Records of spatial reasoning questions:
___

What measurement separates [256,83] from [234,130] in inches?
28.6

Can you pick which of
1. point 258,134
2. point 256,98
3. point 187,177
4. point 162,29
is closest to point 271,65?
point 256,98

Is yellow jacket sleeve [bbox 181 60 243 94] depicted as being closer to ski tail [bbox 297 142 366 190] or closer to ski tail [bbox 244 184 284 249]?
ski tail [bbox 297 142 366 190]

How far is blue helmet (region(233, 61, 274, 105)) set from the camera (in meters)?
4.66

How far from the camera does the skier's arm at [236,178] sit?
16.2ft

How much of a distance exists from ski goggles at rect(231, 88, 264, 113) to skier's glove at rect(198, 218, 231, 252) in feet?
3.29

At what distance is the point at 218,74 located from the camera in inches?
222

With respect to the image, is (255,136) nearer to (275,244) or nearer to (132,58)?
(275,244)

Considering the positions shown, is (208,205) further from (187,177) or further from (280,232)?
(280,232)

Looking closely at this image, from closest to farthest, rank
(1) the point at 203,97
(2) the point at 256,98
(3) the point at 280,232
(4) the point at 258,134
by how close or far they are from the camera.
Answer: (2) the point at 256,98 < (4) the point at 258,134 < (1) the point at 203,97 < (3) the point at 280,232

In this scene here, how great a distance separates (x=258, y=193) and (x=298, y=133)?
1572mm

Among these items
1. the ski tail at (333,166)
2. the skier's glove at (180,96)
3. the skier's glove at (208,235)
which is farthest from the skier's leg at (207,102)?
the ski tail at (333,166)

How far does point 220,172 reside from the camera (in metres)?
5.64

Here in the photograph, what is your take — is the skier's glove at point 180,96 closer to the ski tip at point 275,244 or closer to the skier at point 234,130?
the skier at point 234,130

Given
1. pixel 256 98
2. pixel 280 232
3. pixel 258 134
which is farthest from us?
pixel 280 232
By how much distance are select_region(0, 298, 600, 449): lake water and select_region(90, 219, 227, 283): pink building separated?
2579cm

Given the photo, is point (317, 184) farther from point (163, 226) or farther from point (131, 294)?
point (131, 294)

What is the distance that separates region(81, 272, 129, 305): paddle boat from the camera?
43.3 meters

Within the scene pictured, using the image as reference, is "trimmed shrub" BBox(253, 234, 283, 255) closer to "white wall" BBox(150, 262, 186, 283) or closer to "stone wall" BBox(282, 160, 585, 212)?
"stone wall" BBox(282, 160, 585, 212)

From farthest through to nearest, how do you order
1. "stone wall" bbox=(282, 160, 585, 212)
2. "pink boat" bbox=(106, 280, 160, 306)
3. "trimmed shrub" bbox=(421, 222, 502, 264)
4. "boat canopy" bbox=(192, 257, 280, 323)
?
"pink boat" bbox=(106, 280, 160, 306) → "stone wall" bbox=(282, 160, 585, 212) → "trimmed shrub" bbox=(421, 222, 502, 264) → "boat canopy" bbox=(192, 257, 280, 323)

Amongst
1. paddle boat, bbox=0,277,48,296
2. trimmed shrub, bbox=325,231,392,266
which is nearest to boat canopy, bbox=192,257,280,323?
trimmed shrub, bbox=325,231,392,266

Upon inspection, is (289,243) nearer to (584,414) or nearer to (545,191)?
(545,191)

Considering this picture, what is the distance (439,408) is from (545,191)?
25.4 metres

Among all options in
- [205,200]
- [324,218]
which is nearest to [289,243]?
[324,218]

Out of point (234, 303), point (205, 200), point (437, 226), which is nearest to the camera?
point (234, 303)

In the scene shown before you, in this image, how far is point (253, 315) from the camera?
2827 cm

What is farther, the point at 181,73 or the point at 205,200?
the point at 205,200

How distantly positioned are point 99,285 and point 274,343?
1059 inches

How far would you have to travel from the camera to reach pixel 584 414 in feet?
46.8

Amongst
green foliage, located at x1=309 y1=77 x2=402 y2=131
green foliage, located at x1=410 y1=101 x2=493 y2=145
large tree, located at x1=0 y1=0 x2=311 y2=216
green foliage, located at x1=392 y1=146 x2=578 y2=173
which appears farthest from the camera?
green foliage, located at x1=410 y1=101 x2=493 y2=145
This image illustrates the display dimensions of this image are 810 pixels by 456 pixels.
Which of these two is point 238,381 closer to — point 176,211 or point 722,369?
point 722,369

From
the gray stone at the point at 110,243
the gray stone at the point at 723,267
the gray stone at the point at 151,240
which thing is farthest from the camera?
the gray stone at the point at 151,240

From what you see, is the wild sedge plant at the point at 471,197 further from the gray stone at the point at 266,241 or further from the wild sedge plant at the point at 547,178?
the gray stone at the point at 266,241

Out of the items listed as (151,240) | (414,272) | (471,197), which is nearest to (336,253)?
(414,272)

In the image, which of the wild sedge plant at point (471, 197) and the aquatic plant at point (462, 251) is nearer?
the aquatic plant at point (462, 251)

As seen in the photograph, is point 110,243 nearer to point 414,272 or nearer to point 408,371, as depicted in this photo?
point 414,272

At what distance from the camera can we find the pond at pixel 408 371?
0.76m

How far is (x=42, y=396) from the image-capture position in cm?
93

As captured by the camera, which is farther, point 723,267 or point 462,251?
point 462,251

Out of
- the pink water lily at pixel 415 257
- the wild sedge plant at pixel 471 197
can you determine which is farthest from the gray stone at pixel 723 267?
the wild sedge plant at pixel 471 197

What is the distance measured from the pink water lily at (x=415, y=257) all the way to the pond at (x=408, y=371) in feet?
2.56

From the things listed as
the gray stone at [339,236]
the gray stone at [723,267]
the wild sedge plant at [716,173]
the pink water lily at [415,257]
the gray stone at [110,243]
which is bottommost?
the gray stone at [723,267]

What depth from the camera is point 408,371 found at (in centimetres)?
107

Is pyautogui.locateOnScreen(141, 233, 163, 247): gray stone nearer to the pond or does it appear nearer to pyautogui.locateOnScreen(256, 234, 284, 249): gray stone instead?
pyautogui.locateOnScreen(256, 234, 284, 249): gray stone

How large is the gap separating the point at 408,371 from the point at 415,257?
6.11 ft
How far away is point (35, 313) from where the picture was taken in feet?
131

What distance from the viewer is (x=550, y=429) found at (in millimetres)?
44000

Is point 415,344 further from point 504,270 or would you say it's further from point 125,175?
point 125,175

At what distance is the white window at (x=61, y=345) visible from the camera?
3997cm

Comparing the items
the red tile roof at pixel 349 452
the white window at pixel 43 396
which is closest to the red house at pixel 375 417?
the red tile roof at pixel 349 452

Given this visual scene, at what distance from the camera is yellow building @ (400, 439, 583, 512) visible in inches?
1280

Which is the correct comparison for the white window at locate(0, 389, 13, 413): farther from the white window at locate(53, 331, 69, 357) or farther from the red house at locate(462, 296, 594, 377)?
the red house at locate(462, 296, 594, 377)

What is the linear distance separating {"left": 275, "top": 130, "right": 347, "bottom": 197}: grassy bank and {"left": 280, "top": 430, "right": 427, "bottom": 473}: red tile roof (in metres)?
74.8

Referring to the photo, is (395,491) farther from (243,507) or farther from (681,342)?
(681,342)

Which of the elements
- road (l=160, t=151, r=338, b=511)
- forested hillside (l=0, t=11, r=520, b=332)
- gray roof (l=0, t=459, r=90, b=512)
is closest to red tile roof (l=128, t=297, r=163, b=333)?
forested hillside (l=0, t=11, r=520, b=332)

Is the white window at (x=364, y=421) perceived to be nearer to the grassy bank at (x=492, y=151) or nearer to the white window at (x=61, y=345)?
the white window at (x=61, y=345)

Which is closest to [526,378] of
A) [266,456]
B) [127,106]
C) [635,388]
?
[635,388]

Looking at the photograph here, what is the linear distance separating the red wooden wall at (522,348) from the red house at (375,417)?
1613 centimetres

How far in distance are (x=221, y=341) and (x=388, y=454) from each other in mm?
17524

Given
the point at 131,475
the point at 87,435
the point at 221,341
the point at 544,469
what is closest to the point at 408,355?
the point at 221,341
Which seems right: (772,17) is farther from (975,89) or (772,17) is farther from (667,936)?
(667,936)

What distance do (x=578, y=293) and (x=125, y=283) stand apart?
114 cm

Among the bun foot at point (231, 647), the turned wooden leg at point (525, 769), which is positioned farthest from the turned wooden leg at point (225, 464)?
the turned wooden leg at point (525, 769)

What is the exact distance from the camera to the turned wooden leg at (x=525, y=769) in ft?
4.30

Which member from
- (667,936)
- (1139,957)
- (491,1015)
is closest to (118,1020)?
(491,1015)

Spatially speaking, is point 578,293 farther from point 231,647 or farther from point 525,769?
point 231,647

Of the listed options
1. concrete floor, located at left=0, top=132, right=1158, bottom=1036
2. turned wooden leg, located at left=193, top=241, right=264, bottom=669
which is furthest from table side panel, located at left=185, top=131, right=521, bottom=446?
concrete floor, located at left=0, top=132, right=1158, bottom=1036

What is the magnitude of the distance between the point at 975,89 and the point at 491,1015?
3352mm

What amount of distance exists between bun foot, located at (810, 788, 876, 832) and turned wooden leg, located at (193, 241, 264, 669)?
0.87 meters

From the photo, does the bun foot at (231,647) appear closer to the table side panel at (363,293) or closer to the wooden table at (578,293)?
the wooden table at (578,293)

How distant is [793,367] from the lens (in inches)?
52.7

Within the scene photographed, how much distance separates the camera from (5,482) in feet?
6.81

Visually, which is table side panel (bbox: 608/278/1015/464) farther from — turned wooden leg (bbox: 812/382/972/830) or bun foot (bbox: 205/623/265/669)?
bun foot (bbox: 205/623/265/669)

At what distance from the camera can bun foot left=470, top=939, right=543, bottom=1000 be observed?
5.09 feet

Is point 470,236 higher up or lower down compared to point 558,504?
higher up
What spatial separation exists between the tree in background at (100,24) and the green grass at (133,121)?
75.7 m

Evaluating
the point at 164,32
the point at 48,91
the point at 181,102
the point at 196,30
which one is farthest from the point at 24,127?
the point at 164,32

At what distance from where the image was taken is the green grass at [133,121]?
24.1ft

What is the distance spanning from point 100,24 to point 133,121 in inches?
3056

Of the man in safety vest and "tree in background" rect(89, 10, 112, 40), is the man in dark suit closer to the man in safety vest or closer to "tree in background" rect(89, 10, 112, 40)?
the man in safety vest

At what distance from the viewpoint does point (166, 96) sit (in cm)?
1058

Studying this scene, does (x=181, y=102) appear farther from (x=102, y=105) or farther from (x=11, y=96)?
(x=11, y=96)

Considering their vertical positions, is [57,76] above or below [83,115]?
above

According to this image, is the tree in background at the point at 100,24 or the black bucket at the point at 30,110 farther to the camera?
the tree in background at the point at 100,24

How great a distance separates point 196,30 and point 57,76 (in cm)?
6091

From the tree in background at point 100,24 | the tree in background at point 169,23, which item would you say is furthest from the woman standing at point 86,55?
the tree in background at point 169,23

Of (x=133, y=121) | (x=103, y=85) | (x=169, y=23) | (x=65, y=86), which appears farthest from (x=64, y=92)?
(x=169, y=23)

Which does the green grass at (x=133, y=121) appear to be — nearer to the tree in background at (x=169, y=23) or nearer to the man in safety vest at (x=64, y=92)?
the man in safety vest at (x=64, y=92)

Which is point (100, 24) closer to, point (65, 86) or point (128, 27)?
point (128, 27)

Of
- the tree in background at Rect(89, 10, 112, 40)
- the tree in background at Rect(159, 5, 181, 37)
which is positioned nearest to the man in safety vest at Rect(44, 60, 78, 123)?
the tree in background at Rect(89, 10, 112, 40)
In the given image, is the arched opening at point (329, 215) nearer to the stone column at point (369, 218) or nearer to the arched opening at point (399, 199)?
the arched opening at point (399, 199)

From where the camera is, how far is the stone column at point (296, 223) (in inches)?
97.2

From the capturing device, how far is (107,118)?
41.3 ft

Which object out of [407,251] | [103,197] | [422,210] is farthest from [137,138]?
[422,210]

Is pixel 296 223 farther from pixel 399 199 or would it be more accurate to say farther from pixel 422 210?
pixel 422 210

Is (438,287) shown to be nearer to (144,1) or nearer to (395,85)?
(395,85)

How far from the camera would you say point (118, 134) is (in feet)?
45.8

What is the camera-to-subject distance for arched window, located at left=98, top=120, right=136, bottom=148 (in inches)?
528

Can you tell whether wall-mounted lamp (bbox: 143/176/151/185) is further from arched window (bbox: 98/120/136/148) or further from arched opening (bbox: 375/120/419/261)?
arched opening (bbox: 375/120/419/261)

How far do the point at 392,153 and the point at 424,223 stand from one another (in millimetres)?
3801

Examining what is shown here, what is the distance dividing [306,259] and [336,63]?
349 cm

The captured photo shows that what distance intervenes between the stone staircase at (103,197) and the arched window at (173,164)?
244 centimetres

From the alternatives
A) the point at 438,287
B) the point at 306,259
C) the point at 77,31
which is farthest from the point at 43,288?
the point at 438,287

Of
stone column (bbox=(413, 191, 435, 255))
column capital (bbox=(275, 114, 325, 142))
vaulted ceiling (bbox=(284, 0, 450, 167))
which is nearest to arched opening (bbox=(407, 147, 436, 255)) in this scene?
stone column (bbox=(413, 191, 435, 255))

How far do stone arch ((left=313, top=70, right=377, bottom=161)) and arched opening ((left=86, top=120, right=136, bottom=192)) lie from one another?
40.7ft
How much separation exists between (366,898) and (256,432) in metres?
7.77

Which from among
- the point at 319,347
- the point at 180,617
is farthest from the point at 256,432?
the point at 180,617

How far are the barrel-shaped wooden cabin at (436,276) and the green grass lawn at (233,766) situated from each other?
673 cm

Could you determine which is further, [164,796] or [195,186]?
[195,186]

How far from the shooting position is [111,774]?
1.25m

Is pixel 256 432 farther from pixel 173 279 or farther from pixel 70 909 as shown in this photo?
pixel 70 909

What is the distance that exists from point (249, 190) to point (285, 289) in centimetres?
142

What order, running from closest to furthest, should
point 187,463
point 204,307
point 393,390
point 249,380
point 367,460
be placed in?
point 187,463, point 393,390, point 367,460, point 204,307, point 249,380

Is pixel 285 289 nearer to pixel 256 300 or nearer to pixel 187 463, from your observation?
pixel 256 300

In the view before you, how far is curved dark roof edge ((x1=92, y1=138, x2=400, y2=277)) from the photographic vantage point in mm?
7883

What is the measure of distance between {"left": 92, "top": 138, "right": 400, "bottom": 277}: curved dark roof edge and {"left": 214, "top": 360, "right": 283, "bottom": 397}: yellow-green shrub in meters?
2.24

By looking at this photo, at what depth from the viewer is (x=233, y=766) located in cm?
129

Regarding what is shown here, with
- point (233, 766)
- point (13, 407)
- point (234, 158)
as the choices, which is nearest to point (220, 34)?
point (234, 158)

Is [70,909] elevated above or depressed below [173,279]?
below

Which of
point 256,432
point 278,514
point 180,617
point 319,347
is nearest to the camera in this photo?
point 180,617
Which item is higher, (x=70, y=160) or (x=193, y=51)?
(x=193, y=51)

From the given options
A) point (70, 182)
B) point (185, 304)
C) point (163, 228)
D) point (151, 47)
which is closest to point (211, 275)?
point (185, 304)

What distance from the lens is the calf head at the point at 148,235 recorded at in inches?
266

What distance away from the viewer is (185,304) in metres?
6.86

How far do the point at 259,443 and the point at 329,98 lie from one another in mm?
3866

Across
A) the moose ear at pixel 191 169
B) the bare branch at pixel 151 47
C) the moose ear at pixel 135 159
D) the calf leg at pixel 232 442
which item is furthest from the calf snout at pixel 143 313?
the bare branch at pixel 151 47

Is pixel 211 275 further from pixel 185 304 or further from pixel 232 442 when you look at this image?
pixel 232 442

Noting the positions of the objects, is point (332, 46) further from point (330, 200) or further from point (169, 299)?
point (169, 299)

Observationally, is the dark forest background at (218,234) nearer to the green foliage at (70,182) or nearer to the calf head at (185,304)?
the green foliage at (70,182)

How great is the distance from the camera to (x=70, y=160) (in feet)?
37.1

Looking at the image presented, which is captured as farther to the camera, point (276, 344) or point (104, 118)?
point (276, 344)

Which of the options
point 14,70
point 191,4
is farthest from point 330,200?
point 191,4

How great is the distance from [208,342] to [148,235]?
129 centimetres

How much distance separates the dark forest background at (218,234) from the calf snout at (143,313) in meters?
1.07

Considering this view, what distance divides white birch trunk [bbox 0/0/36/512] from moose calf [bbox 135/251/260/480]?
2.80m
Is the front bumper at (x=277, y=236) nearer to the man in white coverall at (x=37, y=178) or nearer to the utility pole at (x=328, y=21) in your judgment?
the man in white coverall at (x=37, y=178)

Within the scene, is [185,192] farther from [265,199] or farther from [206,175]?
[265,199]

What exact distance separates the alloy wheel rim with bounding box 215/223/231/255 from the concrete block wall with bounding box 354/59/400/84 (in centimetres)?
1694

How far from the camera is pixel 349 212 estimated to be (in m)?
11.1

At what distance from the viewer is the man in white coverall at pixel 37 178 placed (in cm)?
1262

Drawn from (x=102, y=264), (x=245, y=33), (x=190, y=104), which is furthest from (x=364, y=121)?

___

_What is expected:_
What are the lines from the one with "Is the front" through the last line of the records above? Quote them exactly and add nothing.

_Result for this exercise:_
Is the front bumper at (x=277, y=236) nearer to the man in white coverall at (x=37, y=178) or nearer to the utility pole at (x=328, y=21) in your judgment?
the man in white coverall at (x=37, y=178)

Within the scene, is [185,192] farther from [265,199] or farther from [206,175]?
[265,199]

What exact distance separates the alloy wheel rim with bounding box 215/223/231/255 from the concrete block wall with bounding box 354/59/400/84 (in centimetres)?
1694

How far from the camera is pixel 349 212 estimated to be (in m)?
11.1

At what distance from the viewer is the man in white coverall at pixel 37 178 placed (in cm)?
1262

Drawn from (x=102, y=264), (x=245, y=33), (x=190, y=104), which is furthest from (x=364, y=121)?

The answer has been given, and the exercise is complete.